• **YOUR INSTRUCTIONS**: In the records that follow, how many lines contain the word "recaptcha"? Give only that figure.

• **INPUT DATA**:

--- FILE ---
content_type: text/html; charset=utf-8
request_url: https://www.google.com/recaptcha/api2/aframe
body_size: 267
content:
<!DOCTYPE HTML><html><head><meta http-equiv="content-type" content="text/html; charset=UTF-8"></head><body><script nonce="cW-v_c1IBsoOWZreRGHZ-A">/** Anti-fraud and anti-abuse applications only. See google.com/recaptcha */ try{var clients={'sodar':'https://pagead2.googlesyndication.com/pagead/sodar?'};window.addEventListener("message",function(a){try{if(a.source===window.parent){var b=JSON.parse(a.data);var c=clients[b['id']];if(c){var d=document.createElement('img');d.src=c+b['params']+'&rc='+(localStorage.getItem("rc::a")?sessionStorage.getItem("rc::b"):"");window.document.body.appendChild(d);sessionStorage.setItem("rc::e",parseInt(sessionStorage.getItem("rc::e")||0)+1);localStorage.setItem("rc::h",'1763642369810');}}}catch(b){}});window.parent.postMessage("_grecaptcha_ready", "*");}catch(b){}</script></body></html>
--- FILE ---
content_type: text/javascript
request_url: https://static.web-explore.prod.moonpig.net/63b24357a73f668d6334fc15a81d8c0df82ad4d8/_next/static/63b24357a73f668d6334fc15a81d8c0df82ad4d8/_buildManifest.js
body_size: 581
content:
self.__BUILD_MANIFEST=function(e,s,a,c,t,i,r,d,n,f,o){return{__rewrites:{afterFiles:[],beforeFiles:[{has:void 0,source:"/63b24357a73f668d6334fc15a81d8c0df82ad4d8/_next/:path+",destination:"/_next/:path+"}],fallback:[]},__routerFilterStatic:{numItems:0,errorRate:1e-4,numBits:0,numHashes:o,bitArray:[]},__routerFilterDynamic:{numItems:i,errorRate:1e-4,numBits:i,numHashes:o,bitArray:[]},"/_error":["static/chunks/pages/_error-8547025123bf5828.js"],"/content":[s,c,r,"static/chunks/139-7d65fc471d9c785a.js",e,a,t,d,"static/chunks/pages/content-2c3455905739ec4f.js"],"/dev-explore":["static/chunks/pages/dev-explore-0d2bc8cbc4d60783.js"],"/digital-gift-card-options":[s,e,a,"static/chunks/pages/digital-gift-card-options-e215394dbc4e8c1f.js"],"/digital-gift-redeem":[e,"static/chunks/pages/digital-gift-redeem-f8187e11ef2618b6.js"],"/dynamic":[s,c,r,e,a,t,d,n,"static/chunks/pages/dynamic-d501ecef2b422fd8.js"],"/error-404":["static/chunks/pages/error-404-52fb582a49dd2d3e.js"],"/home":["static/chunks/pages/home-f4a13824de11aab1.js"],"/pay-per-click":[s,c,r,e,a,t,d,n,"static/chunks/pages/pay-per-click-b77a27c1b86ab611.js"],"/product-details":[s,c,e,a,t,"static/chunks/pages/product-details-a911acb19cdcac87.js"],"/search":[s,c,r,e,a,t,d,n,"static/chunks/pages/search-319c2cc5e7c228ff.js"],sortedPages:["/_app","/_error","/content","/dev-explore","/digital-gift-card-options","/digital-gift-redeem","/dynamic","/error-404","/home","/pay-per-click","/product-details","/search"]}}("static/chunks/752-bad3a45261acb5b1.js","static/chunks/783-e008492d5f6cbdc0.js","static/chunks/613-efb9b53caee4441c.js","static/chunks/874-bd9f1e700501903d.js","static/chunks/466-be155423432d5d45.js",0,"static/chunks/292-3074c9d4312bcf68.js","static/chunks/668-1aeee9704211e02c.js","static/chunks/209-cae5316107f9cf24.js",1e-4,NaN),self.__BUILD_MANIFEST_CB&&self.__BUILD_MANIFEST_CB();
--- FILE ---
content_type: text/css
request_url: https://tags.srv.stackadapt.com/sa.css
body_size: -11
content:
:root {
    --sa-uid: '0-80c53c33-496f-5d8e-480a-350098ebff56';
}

• **OUTPUT FOR THIS TASK**: 2